What the West has often called “order” was, in practice, uniformity under coercion. Multipolarity, by contrast, may represent a historical opportunity for institutional harmony: multiple voices, real rules, less arbitrary application, and a system in which “universal” is no longer synonymous with “Western”.

For this reason, alarmism is, to a large extent, a reflection of a sense of lost control. When the center sets the rhythm, change looks civilised; when the center loses centrality, change is described as barbarism. It is an aesthetic of decline: the same water that yesterday was the “current of progress” is today labeled “turbulence”. The problem is not the water; it is who has lost the vessel.

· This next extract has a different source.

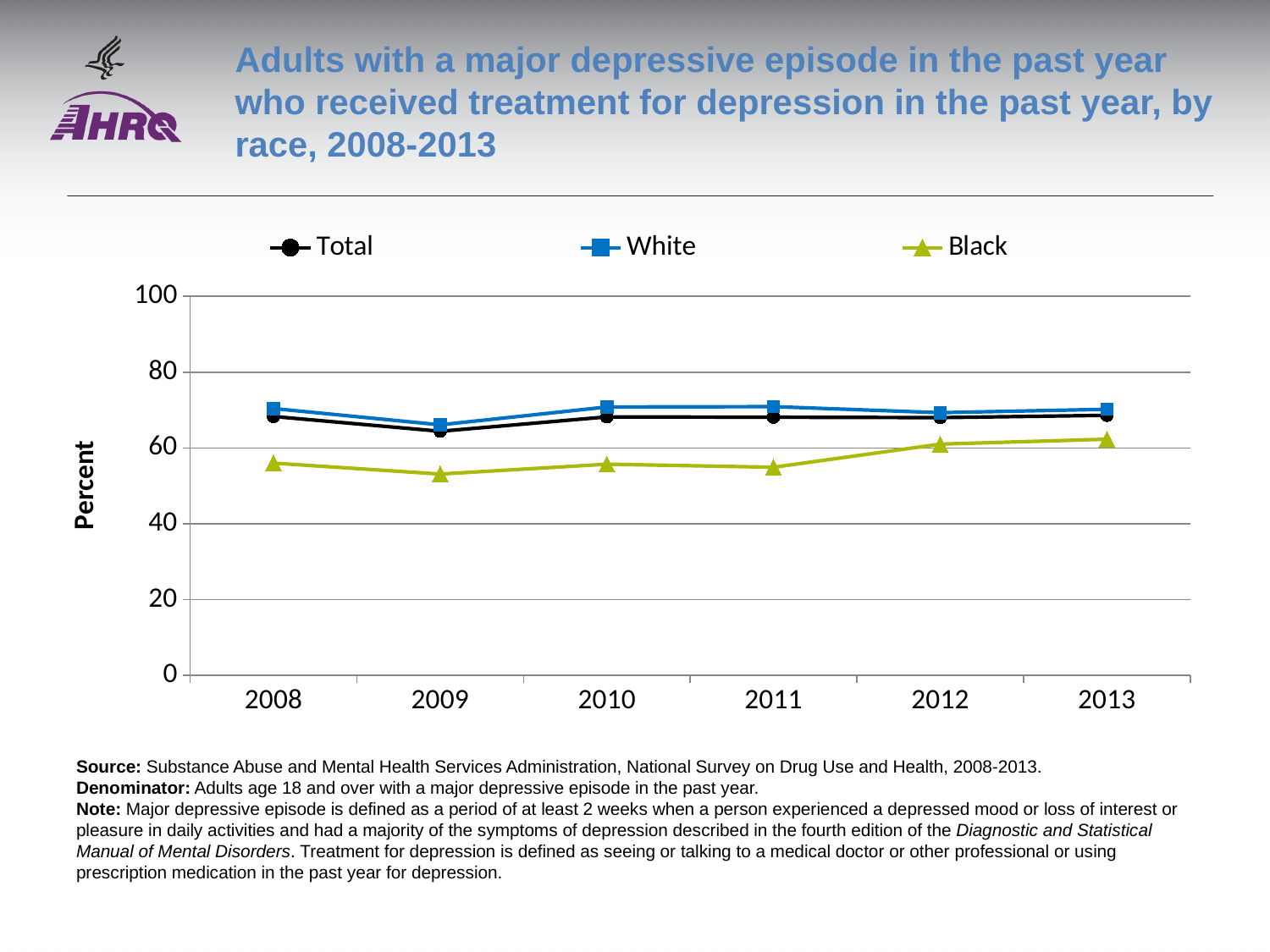
In which year is the value for Black lowest? 2009 Which series are listed in the legend? Total, White, Black What kind of chart is shown on the slide? Line chart In 2008, which is larger, the value for White or the value for Black? White How many series does the legend list? 3 Is the value for Total in 2009 greater or less than 60? greater In which year is the value for White lowest? 2009 Is the value for White in 2010 greater or less than 80? less How many years are plotted along the x axis? 6 Is the value for White in 2008 greater or less than 60? greater What is the label of the y axis? Percent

That said, the Global South cannot fall into the easy comfort of criticism. Transition is not a moral prize; it is a test of capacity. And capacity requires a project. A Global South that merely celebrates Western weakening without constructing alternatives reproduces old forms of dependency by other means. The task, therefore, is a deliberate shift from rule-taker to rule-maker — an exercise in political engineering.

This project must begin by overcoming fragmentation, the most sophisticated form of domestication. As long as Africa, Latin America and parts of Asia negotiate separately, they will be treated as markets rather than as poles of power. Coordination among regional mechanisms, common positions on structural issues, and sustained bloc diplomacy are the minimum conditions for genuine influence. It further demands the conquest of technological sovereignty, for the 21st century has transformed data into territory. Control over infrastructure, cloud systems, and algorithms now enables power to be exercised without a single shot being fired. Digital dependence is the new frontier of colonisation — invisible extraction, externally captured value, and externally defined rules. The Global South must build its own infrastructure, regulatory capacity, and the capability to engage tech giants without kneeling.

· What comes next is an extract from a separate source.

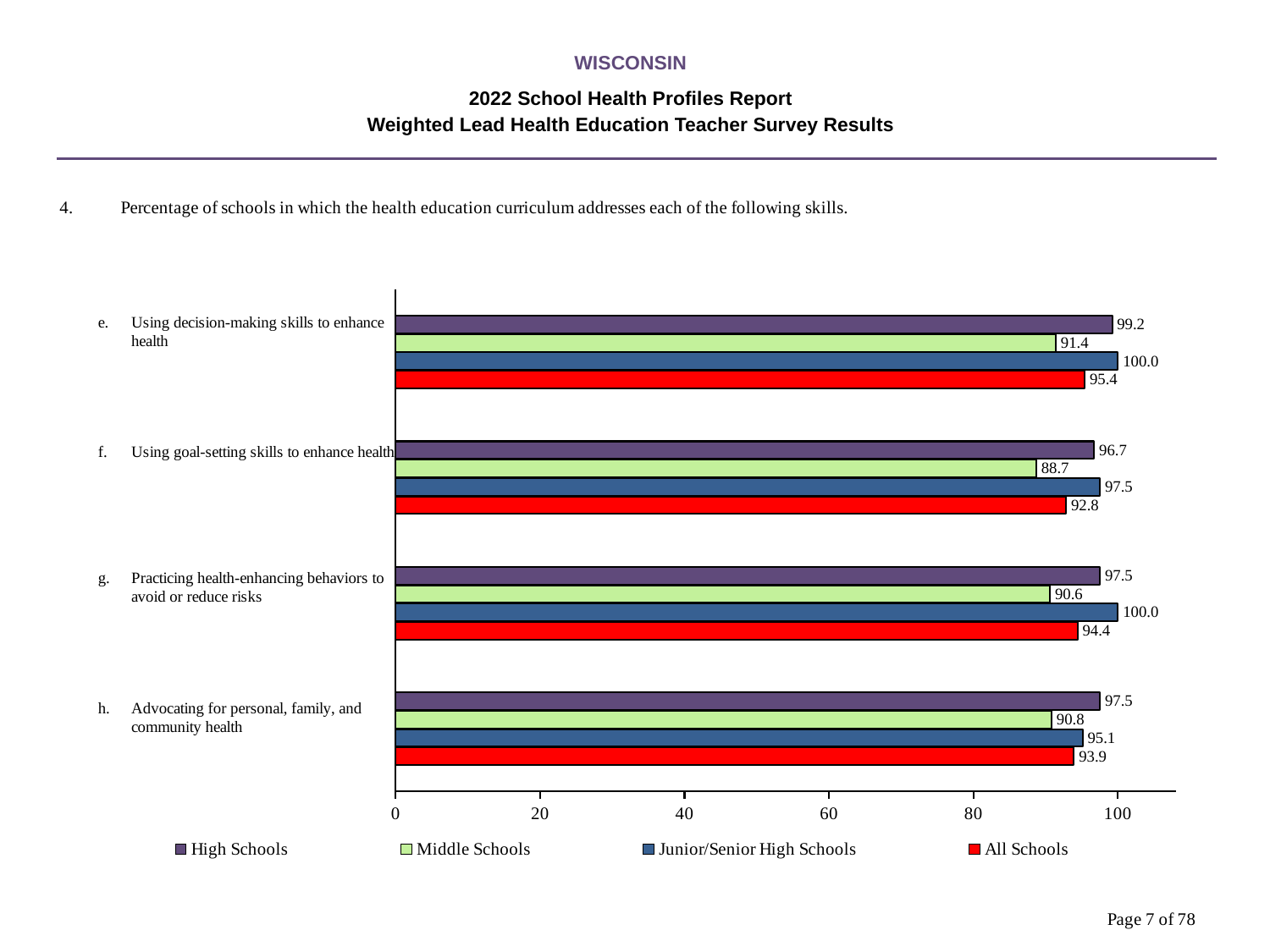
What is the value for Junior/Senior High Schools for 'Practicing health-enhancing behaviors to avoid or reduce risks'? 100.0 What colour represents All Schools in the legend? Red How many skill categories are shown on the chart? 4 What is the value for High Schools for 'Using decision-making skills to enhance health'? 99.2 Which series has the highest value for 'Advocating for personal, family, and community health'? High Schools Which is larger for 'Practicing health-enhancing behaviors to avoid or reduce risks': the High Schools value or the All Schools value? High Schools What is the value for All Schools for 'Advocating for personal, family, and community health'? 93.9 What kind of chart is shown on the slide? Bar chart What is the value for Middle Schools for 'Using goal-setting skills to enhance health'? 88.7 How many series does the legend list? 4 Which series has the lowest value for 'Using decision-making skills to enhance health'? Middle Schools What is the difference between the Junior/Senior High Schools and Middle Schools values for 'Using goal-setting skills to enhance health'? 8.8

Concurrently, financial emancipation is non-negotiable. The prolonged centrality of the dollar and of the Bretton Woods institutions has turned the monetary system into an instrument of coercion and exported instability.

Diversifying currencies, strengthening regional banks and expanding local-currency settlement mechanisms are not ideological gestures against the West, but foundational acts of sovereign prudence. So too must transnational justice be redefined: climate, public health and food security cannot remain objects of charity. They must be translated into operational obligations, with predictable financing, so that solidarity becomes structural rather than poetic. Finally, institutional and symbolic reform is essential. Legitimacy has its own geography. Institutions that claim universality while remaining anchored in the hierarchies of 1945 carry that hierarchy in their DNA. Reforming representativeness and decision-making mechanisms — and openly debating the very geography of power — is therefore part of the necessary reconstruction.

The central point is this: there is no reason for despair. History is not an eternal building; it is a cycle of architecture. International orders have beginnings, middles, and ends — and maturity lies in accepting this temporality without hysteria. What must end is not cooperation, but the pretence that it exists only under the command of a center.

The message from Carney in Davos has been heard. The Global South, however, listens with one fundamental difference: it does not seek to replace one command with another. It seeks to transform command into governance. And herein lies the inevitable irony: what most unsettles is not the changing world, but the prospect of one that becomes genuinely plural — without asking permission.